We hear a lot of political controversy about how history—particularly Black history—is taught in American classrooms. How do you help students wade through conflicting accounts?

I want students to read expansively across Black literature. There’s not one single book or author we’re going to get everything from. There are some texts and some films that become iconic in terms of representation of Black history, but we can’t take Black literature or Black art for granted. I push my students to read broadly because the assumptions we often have about Black women’s literature or Black resistance are very limited in terms of what occurred. I suggest reading literature alongside accepted history, so we have a much more expansive view of possibilities.

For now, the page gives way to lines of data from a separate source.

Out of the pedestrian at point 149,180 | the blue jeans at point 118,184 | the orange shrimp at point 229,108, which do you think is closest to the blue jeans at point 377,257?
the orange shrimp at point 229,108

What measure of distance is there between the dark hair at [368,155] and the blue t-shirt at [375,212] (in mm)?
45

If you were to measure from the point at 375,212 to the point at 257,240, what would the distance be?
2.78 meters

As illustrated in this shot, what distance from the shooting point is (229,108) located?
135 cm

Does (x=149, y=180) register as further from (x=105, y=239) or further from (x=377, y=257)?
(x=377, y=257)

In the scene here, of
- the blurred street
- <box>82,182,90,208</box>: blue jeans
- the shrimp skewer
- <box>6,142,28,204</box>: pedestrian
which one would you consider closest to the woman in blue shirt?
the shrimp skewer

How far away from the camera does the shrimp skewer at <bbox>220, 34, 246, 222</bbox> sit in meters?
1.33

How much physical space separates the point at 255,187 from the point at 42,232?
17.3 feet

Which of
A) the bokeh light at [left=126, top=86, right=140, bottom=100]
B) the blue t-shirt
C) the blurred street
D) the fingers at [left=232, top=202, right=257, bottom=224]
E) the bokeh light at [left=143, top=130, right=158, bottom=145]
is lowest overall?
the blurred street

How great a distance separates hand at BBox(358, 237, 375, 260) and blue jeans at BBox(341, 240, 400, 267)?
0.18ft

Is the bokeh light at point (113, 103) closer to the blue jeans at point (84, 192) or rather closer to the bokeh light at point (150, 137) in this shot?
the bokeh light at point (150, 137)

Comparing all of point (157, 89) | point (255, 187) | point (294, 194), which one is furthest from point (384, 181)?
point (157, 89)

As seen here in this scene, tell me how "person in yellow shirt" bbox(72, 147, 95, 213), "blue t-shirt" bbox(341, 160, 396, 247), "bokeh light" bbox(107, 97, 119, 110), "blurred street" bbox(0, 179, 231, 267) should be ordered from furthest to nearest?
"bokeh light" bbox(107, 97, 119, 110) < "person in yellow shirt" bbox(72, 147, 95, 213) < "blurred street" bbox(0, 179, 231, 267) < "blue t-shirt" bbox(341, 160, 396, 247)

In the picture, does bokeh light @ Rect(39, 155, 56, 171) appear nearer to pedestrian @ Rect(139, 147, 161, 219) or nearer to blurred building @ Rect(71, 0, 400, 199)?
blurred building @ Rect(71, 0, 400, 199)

Who’s your favorite writer?

Distinguished American poet Lucille Clifton with Jennifer Bean ’90 during a visit to campus in 1990

That’s always changing but at the moment it is June Jordan, the most prolific African American writer of the 20th century. I teach her work and what I really love about it is the political clarity in terms of the value she places on Black life, on Black women. There’s also a sustained commitment to critiquing U.S. imperialism and forging solidarity with Black people, not just in the U.S. but around the world.

Who’s your favorite poet?

Lucille Clifton. She highlights that we can’t really divorce artistic and cultural production in the U.S.—no matter who’s doing it—from the history of slavery and anti-Blackness. In study the masters, she shows how slavery and colonialism provided the comforts that allowed American poets to dream. American poets don’t have to worry about maintaining the plantation or any of the other domestic labor Black women had to do. Exploited Black women’s labor is the engine of this country. But even in this gross exploitation that continues today, Black women are still dreaming.